Another plaintiff stepped away from Peterson on the same date, when St. Clair County recommended Yandle as first choice.
County counsel Christopher Cueto wrote, “Judge Yandle is not currently presiding over a multi district litigation and is eminently qualified in complex litigation to prudently and efficiently steer this litigation.”
The big three distributors - McKesson, AmerisourceBergen, and Cardinal Health, Inc. - didn’t resist consolidation.
The three jointly supported it on Oct. 20, and requested assignment of Faber.
“Judge Faber is already deeply invested in this litigation,” they wrote.
They wrote that lawyers who filed 47 of the 66 cases subject to the motion filed their first seven cases in the Southern District of West Virginia.
“No other federal case, including those in the Southern Districts of Ohio and Illinois, has advanced beyond filing complaints,” they wrote.
They wrote that Yandle’s court isn’t convenient for any of the parties.
On the same date, retailers opposed consolidation.
For Walgreen and Kroger, Ronda Harvey of Charleston wrote that counties and municipalities in nine states with different statutes and rules brought the actions.
Harvey wrote that the suits don’t implicate retail pharmacies of Walgreen and Kroger, but focus on them as wholesale distributors.

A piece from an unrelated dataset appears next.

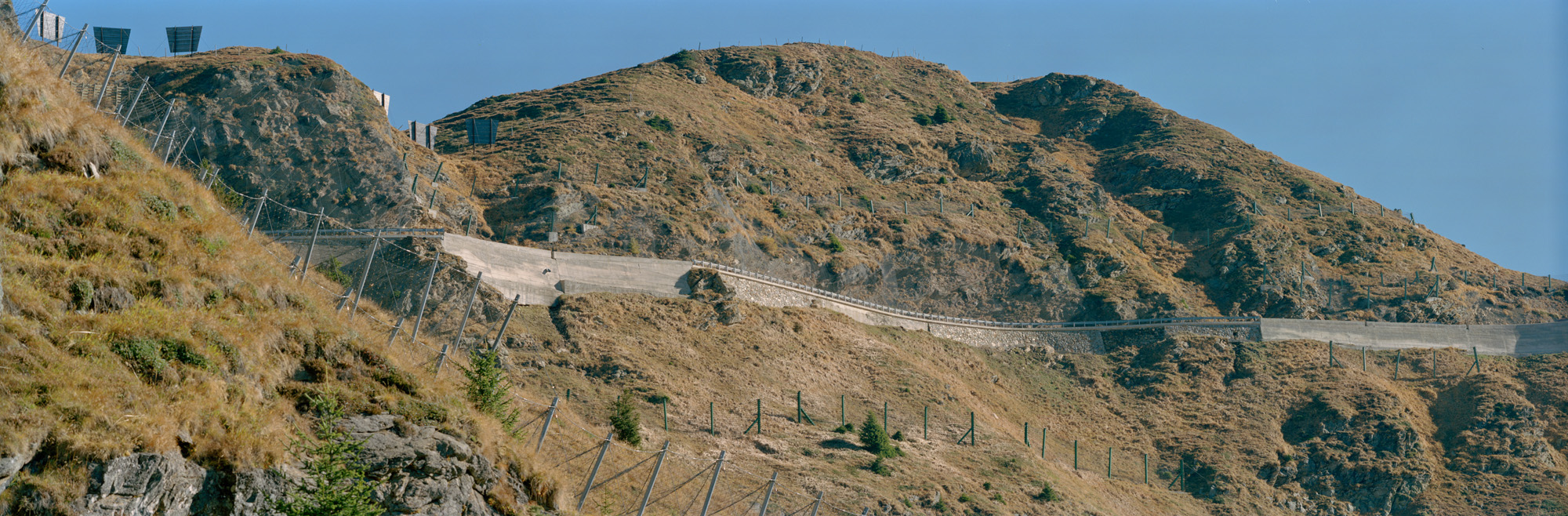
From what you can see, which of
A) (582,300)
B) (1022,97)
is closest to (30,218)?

She wrote that Walgreen and Kroger distributed products from their own warehouses on their own trucks to their own stores.
For Rite-Aid, Webster Arcenaux of Charleston wrote that consolidation would increase inconvenience and expense while delaying resolution.

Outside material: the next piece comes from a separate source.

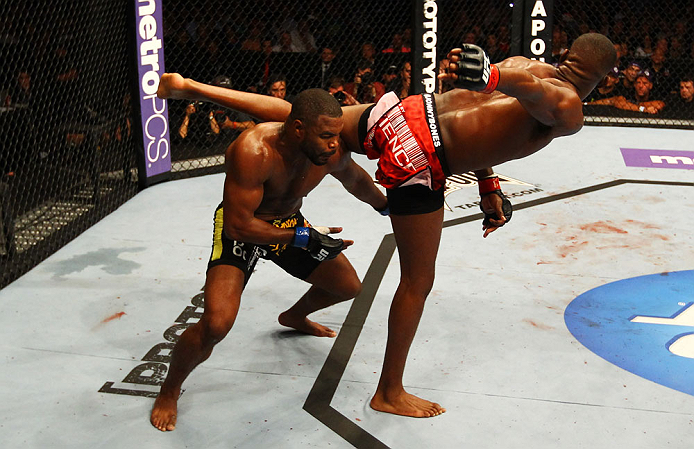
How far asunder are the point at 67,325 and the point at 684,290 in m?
2.90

Arcenaux wrote that it would impose additional costs on litigants and witnesses; that superficial factual disparities at a distance disappeared up close and that key questions were profoundly space specific.
He further wrote that Faber’s chief judge, Joseph Goodwin, coordinated the actions rather than consolidate them into a single action.
He wrote that centralization could benefit Rite-Aid only if the panel centralized the cases in West Virginia.
For CVS, Richard Schirtzer of Los Angeles asked the panel to deny consolidation, carve out the West Virginia actions, or consolidate only claims against the big three.
“It would be manifestly unfair to subject the CVS defendants to the dramatically increased burden and costs associated with multi district litigation when CVS has been named in only the four West Virginia cases,” Schirtzer wrote.
For Wal-Mart, Neva Lusk of Charleston wrote that transfer to a multi district court would only create inefficiency and unfairness.
She wrote that differences among cases far outweighed common issues of fact.
“Some of the 66 cases assert claims against wholesale distributors only, others assert claims against pharmaceutical manufacturers only, while others assert claims against some combination of distributors, manufacturers, or providers,” she wrote.
“Depending on the identity of the named defendants, the complaints in these cases proceed under different legal theories.”
On Nov. 9, Cueto withdrew as counsel for St. Clair County and former Madison County chief judge Ann Callis replaced him.